━━━━━ Document passage

An aging index based on several analysis techniques

In this context, Baby et al. (2026) proposed an innovative approach based on a multivariate aging index, referred to as the Aging Index (AI), derived from Principal Component Analysis (PCA). The objective was to combine multiple degradation indicators into a single metric to provide a more robust estimate of the exposure age of plastics in marine environments.

To develop this approach, several polymers - polyethylene (PE), polyethylene terephthalate (PET), and polylactic acid (PLA) - were subjected to aging in a seawater microcosm, reproducing controlled marine conditions for exposure periods ranging from a few months to ten years. Polymers were subsequently characterized using complementary analytical techniques, including Fourier-transform infrared spectroscopy (FTIR), Raman spectroscopy, elemental analysis coupled with isotope ratio mass spectrometry (EA-IRMS), and thermal Rock-Eval® analysis, which was used here for the first time as a tool for characterizing polymer aging.

A valuable tool for tracing plastic debris

The results showed that each analytical parameter evolved differently throughout the aging process. FTIR-derived indices revealed the formation of oxygen-containing functional groups associated with the oxidation of polyolefins, whereas crystallinity, carbon isotopic composition (δ¹³C), and Rock-Eval® parameters exhibited more complex, and sometimes non-linear, trends. These findings confirm that no single indicator can accurately capture the degradation level of marine plastics.

━━━━━━━━━━
━━━━━ Supplied information

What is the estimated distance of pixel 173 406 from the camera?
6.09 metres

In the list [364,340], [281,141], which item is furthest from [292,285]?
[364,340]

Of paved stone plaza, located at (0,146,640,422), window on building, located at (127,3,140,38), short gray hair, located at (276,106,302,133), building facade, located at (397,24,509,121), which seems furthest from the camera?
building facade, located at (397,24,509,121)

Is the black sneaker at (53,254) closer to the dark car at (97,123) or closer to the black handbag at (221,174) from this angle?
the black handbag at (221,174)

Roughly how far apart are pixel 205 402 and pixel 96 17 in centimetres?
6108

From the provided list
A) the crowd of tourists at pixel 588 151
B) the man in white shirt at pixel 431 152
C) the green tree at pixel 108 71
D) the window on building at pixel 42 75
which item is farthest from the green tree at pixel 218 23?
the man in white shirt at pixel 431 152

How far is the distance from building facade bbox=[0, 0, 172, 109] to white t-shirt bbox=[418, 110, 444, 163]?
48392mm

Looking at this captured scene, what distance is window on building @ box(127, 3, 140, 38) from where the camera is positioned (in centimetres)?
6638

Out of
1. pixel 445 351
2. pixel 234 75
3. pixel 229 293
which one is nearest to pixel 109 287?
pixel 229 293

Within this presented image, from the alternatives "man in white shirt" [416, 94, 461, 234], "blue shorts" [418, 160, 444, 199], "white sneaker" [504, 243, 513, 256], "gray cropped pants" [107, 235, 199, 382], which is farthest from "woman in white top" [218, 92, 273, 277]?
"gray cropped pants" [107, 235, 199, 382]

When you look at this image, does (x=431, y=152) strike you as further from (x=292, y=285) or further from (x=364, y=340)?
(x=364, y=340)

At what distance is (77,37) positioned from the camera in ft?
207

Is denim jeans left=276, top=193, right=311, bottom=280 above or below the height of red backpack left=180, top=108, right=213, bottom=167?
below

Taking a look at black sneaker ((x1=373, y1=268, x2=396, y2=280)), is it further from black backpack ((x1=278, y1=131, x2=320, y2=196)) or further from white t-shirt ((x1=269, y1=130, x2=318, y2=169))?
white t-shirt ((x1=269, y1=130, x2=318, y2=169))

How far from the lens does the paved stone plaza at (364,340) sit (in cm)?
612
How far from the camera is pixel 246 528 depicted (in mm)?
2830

━━━━━━━━━━

Short task 1:
Reproduce the stretch of the passage on the plastic aging index from "To develop this" through "characterizing polymer aging.".
Short task 2:
For each statement, say yes or no on whether it agrees with the passage on the plastic aging index, and quote the words that decide it. (a) The polymers were aged in a seawater microcosm for periods ranging from a few months to ten years. (b) Rock-Eval® analysis had already been in common use for characterizing polymer aging before this study. (c) All of the analytical parameters evolved in the same way during aging.

Written reply 1:
To develop this approach, several polymers - polyethylene (PE), polyethylene terephthalate (PET), and polylactic acid (PLA) - were subjected to aging in a seawater microcosm, reproducing controlled marine conditions for exposure periods ranging from a few months to ten years. Polymers were subsequently characterized using complementary analytical techniques, including Fourier-transform infrared spectroscopy (FTIR), Raman spectroscopy, elemental analysis coupled with isotope ratio mass spectrometry (EA-IRMS), and thermal Rock-Eval® analysis, which was used here for the first time as a tool for characterizing polymer aging.

Written reply 2:
(a) Yes: "were subjected to aging in a seawater microcosm, reproducing controlled marine conditions for exposure periods ranging from a few months to ten years"
(b) No: "which was used here for the first time as a tool for characterizing polymer aging"
(c) No: "each analytical parameter evolved differently throughout the aging process"